Task description |
Only the lines that hold the word "Panthera" are wanted from this listing.

Extracted information |
────────────────────

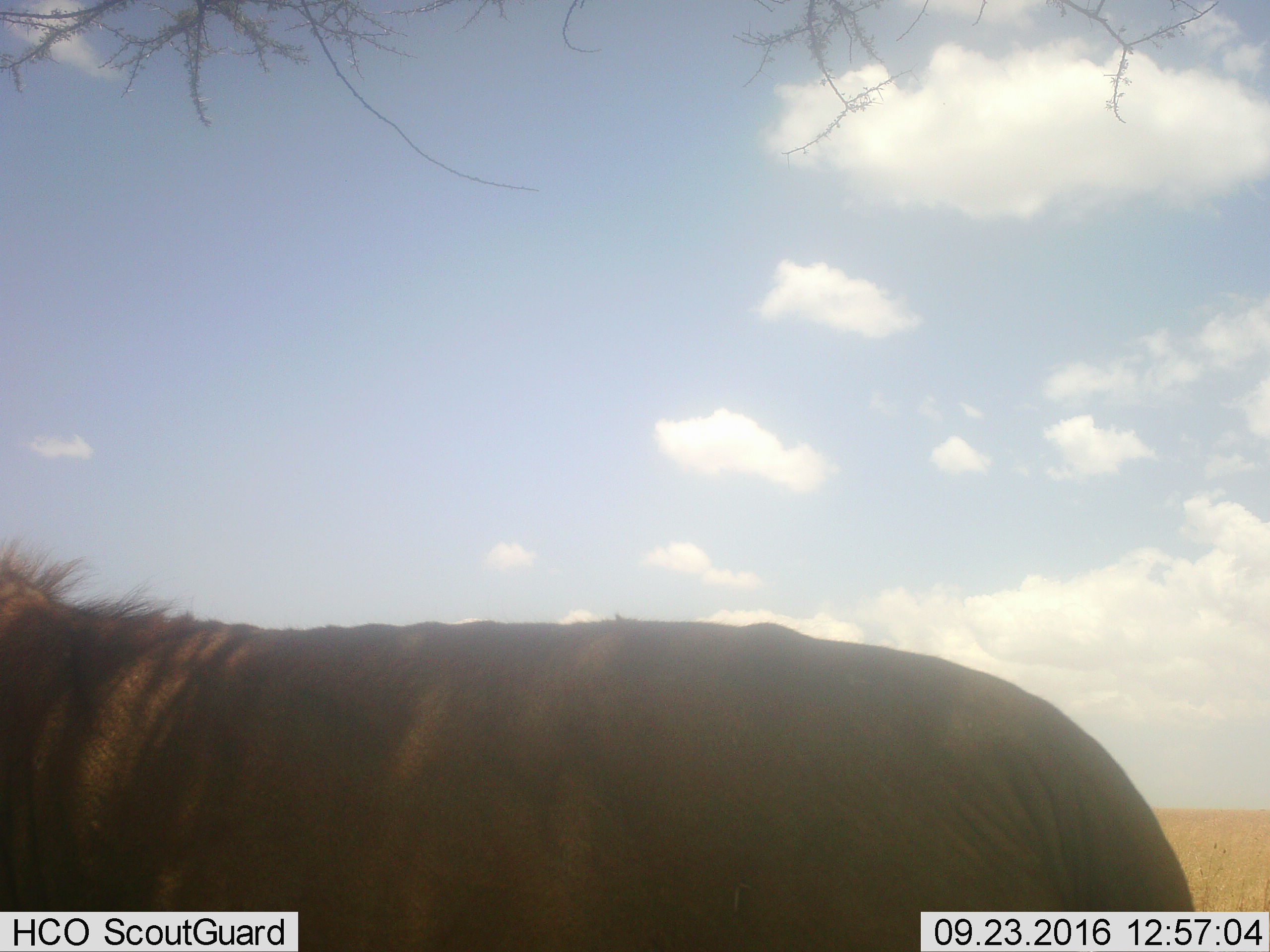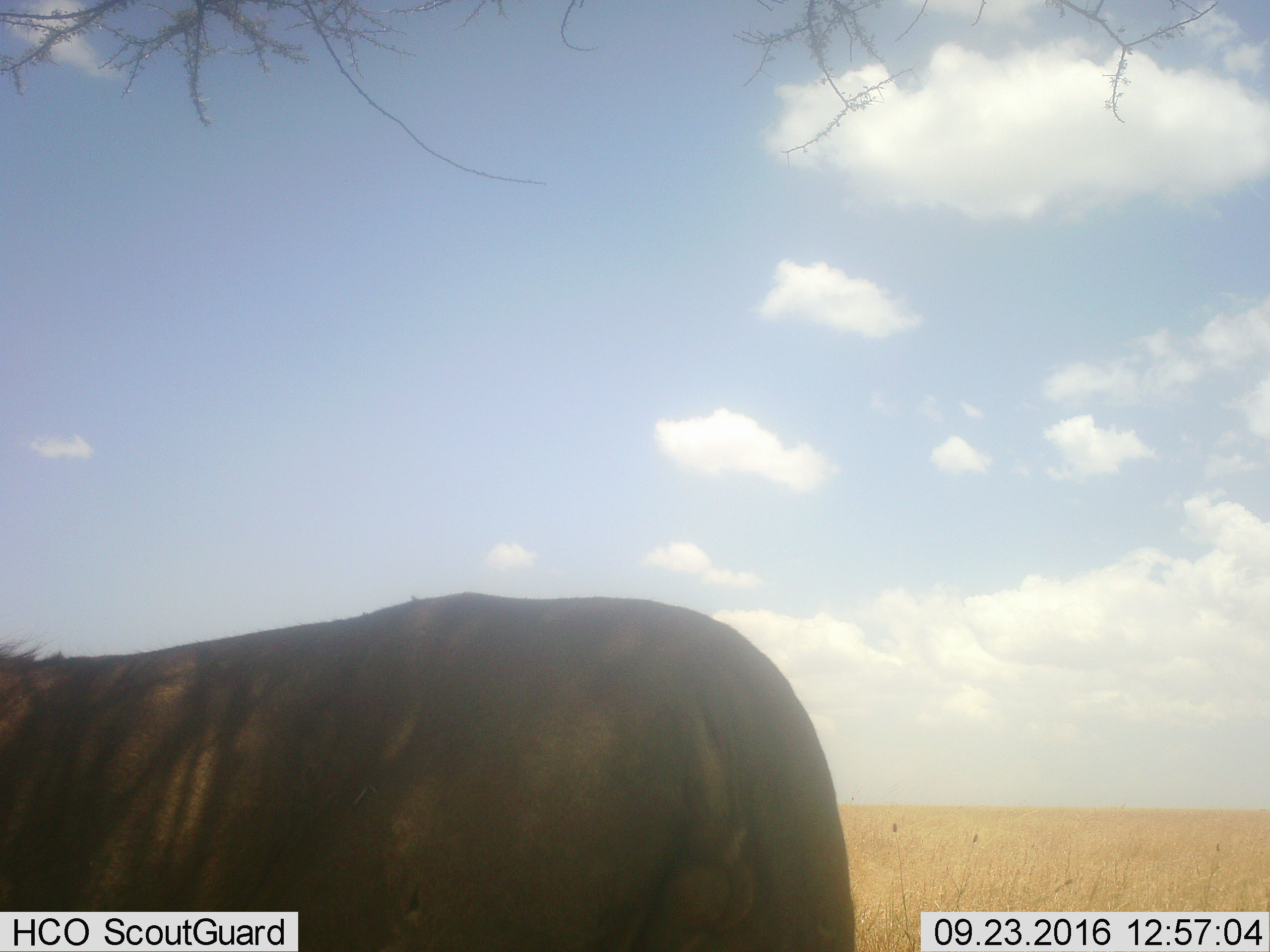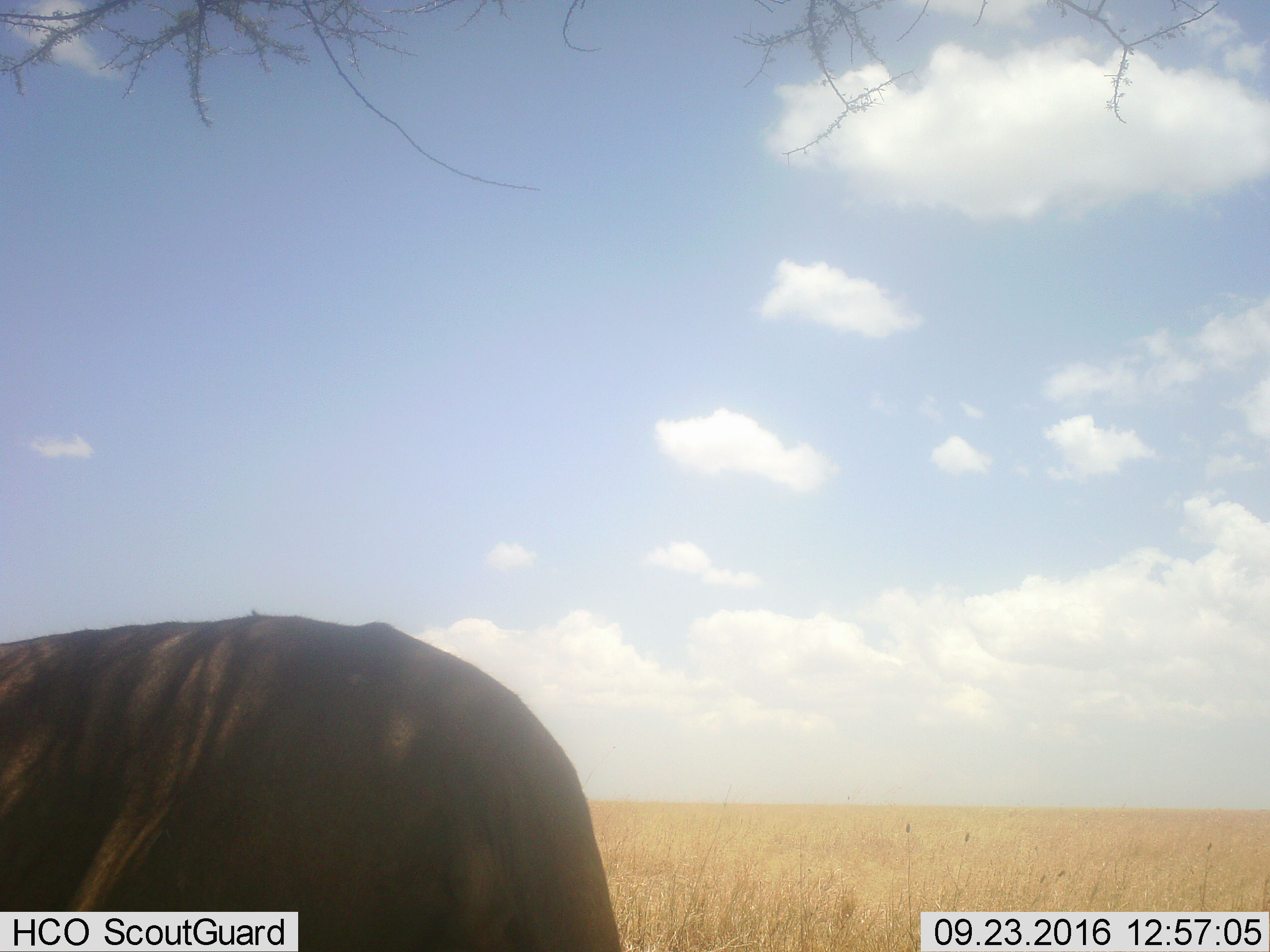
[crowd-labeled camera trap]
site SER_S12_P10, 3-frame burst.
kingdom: Animalia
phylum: Chordata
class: Mammalia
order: Carnivora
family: Felidae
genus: Panthera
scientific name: Panthera leo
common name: lion male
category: lionmale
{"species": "lionmale (lion male) (Panthera leo)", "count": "1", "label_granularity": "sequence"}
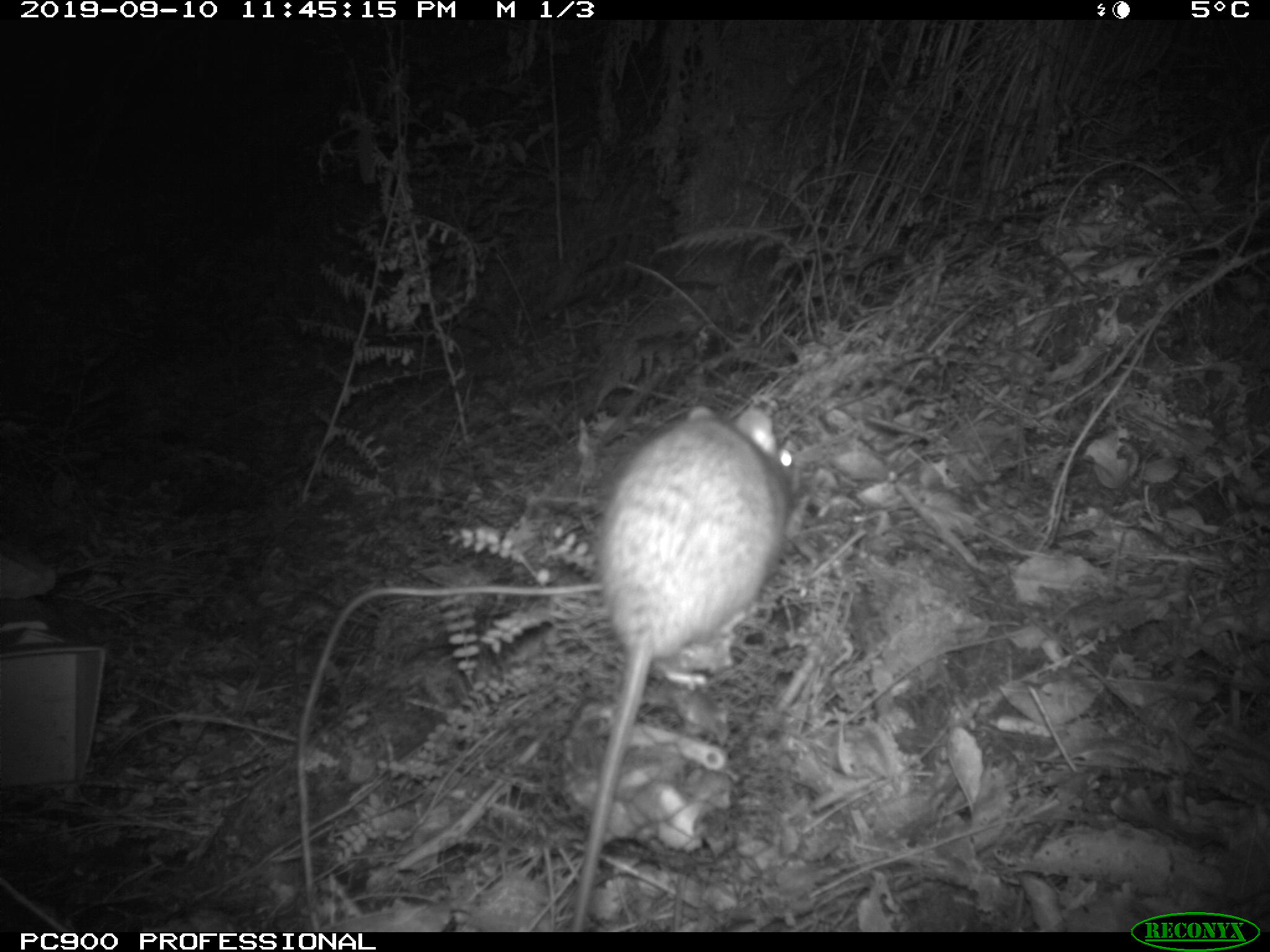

────────────────────

Written reply |
genus: Panthera
scientific name: Panthera leo
{"species": "lionmale (lion male) (Panthera leo)", "count": "1", "label_granularity": "sequence"}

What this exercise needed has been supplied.